|Domain-Driven Design Using Naked Objects|
Author: Dan Haywood
Publisher: Pragmatic Bookshelf, 2010
Aimed at: Java developers
Pros: Clear and practical introduction
Cons: Focused on Naked Objects
Reviewed by: Alex Armstrong
This book will only appeal if you are interested in Domain Driven Design and plan to make use of the Naked Objects framework. For many the whole idea of Domain Driven Design is difficult to fathom. The reason is that it is more a collection of practices and terminology laid on top of standard object-oriented design - so a pre-requisite for reading this book is that you not only know Java you are familiar with using it in a fully object-oriented way.
The book is divided into three main parts. The first part deals with tools and Chapter 1 gives a lightening introduction to domain-driven design and Naked Objects. Chapter 2 is a slightly slower slightly deeper look at the whole idea of domain -driven design and next we have relating objects together. Chapter 4 deals with rapid prototyping .
Chapter 5 moves on to consider more complex application types. Chapter 6 deals wit implementing business rules. A basic example of a car servicing business is used to show how the basic ideas can be implemented. Surprisingly the book isn't overflowing with long code examples instead they are broken into short methods and snippets which makes the book easier to read.
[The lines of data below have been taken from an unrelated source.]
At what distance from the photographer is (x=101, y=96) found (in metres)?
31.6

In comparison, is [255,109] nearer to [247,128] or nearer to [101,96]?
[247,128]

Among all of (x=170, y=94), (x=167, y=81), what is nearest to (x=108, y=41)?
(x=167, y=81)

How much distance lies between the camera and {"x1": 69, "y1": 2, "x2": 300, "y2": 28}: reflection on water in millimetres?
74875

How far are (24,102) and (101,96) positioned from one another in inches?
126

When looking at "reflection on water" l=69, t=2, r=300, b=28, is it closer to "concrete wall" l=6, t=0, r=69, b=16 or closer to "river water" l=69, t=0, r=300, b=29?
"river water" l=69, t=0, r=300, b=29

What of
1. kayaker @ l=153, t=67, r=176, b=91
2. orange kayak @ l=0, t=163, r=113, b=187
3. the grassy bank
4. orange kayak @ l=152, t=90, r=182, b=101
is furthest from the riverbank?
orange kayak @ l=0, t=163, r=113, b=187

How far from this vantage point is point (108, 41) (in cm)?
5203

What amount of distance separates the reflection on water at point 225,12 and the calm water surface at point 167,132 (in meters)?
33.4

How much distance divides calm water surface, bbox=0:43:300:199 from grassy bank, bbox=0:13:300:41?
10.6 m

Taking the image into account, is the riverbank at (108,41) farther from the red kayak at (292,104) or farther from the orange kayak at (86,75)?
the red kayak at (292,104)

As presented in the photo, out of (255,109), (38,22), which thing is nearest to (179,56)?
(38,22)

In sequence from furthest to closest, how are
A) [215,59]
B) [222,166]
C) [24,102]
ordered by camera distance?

Chapter 7 covers the basics of value types in building objects. Chapter 8 expands the model to include infrastructure services
Part II is about techniques - a fairly general title that allows the author to cover just about anything. Topics covered include domain patterns, keeping the model maintainable and testing. Part III is similarly general and focuses on practices. Here you find a discussion of some of the realities of life like integrating with web frameworks and enterprise integration.
If you want to find out about Domain-Driven Design and you want to work in Java then you might as well take a Naked Objects approach. This book is a well written and practical introduction to both and as such recommended.